Leveraging Static Typing to Manage Object State

alex-blog
There has been a lot of talk in the software engineering world about the pains associated with OOP and specifically mutable state. Side-effect free Functional Programming is often touted as a solution. While there are some salient points on mutability, the real issues arise from naive use of implicitly mutable objects. If done properly, mutable state can be a useful tool for reasoning about code, and can guide future developers naturally and seamlessly towards correct code changes. In this post we’ll share some of our headaches that led to a principle of class design–using types to indicate object state.

Stateful Collaborators

Let’s start with an example. At Rescale we use a REST API to keep track of metadata about a job. Our worker nodes query the API to get information about what virtual hardware to spin up, and our cluster nodes query it to get information about what analysis to run. Both of them authenticate by passing an encrypted token. Our first client interface looked something like this:

public interface JobMetadataClient {
  Analysis getAnalysis(long jobId, Credentials credentials);
  CoreSummary getCoreSummary(long jobId, Credentials credentials);
  ...
}

This interface was good for ensuring that we always passed the correct credentials with each request, but it was a little cumbersome. As we refactored old code to use the new API client, we had to create credentials for each method call. Each worker takes a task for a job and then will make many requests using that job’s authentication token, so we constantly had to create identical credentials objects or pass one around. That made it a hassle to rely on the API as heavily as we wanted.
Our next thought was that we could have a worker set credentials on its API client once, when it pulls a task for a job, and then let all of the helper objects use the client with the assumption that it had already gotten its credentials. The interface was then something like:

public interface JobMetadataClient {
  void setCredentials(Credentials credentials);
  Analysis getAnalysis(long jobId);
  CoreSummary getCoreSummary(long jobId);
 ...
}

Most calling code could now just call the query methods without worrying about credentials. This accomplished the goal of making it much easier to use the API client methods but whenever we introduced the client into a new area of the codebase we would forget to set credentials. It also led us to write code that made implicit assumptions about the context under which it ran, and was hence less reusable and more fragile. Changes to one part of the system had the potential to break other parts, which is one of the principle things to avoid in software systems.
The first implementation is what I’ll call a single-state collaborator. It is just a bag of methods, and developers can easily reason about its behavior when they have an instance. The second does not make things so apparent because it has an implicit state change. If a developer gets a hold of an instance, they see that they can call query methods and those methods will probably work. Understanding the authentication state requires more knowledge of the system.
There’s a better design that leverages static typing to make the authentication state immediately apparent to future developers. We can go back to our first client interface and require credentials on every method call, but also provide a wrapper class whose type indicates its state:

public interface JobMetadataClient {
  Analysis getAnalysis(long jobId, Credentials credentials);
  CoreSummary getCoreSummary(long jobId, Credentials credentials);
  ...
}
...
public class AuthenticatedMetadataClient {
  private final Credentials credentials;
  private final JobMetadataClient metadataClient;
  public Analysis getAnalysis(long jobId) {
    return this.metadataClient.getAnalysis(jobId, this.credentials);
  }
  ...

§ **Listed entries**

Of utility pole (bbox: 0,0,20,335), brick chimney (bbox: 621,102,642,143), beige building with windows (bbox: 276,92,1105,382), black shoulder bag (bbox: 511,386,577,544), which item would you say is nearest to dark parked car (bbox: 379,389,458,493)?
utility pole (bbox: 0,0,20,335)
---
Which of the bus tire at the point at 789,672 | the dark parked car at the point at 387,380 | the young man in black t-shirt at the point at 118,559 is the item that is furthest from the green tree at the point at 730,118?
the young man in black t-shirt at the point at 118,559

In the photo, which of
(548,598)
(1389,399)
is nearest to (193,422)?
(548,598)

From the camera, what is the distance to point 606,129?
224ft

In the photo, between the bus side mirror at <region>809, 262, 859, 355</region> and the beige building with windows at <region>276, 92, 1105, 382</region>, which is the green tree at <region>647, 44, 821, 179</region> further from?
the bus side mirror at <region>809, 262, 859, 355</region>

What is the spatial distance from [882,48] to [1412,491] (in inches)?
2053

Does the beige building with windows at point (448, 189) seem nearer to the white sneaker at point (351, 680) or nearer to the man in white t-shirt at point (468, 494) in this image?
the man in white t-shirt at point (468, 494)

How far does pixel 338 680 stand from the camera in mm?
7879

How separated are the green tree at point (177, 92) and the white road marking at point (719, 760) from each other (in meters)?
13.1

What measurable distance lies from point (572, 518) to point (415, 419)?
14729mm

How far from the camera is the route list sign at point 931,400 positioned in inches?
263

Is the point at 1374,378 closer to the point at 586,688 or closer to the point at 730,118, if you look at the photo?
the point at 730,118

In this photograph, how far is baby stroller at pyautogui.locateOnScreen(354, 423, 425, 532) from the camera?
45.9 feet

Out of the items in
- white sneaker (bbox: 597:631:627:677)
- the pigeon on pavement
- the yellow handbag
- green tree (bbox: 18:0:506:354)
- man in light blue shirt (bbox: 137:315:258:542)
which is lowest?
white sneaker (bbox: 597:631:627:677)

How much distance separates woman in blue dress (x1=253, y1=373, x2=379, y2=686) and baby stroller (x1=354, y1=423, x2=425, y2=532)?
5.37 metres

§ **Requests**
A - In the blog post, reproduce the passage from "Leveraging Static Typing" up to and including "indicate object state.", substituting "changeable state" for each occurrence of "mutable state".
B - Name every distinct method that appears in the code of the blog post.
C - Condense the blog post's paragraph beginning "This interface was good for ensuring" into a short bulleted list that keeps its main points.

§ **The solutions**
A -
Leveraging Static Typing to Manage Object State

alex-blog
There has been a lot of talk in the software engineering world about the pains associated with OOP and specifically changeable state. Side-effect free Functional Programming is often touted as a solution. While there are some salient points on mutability, the real issues arise from naive use of implicitly mutable objects. If done properly, changeable state can be a useful tool for reasoning about code, and can guide future developers naturally and seamlessly towards correct code changes. In this post we’ll share some of our headaches that led to a principle of class design–using types to indicate object state.

B - getAnalysis, getCoreSummary, setCredentials

C -
- The first interface ensured that the correct credentials were always passed with each request, but it was cumbersome.
- Refactoring old code to use the new API client meant creating credentials for each method call.
- Each worker takes a task for a job and makes many requests with that job's authentication token, so identical credentials objects had to be created repeatedly or passed around.
- This made it a hassle to rely on the API as heavily as the team wanted.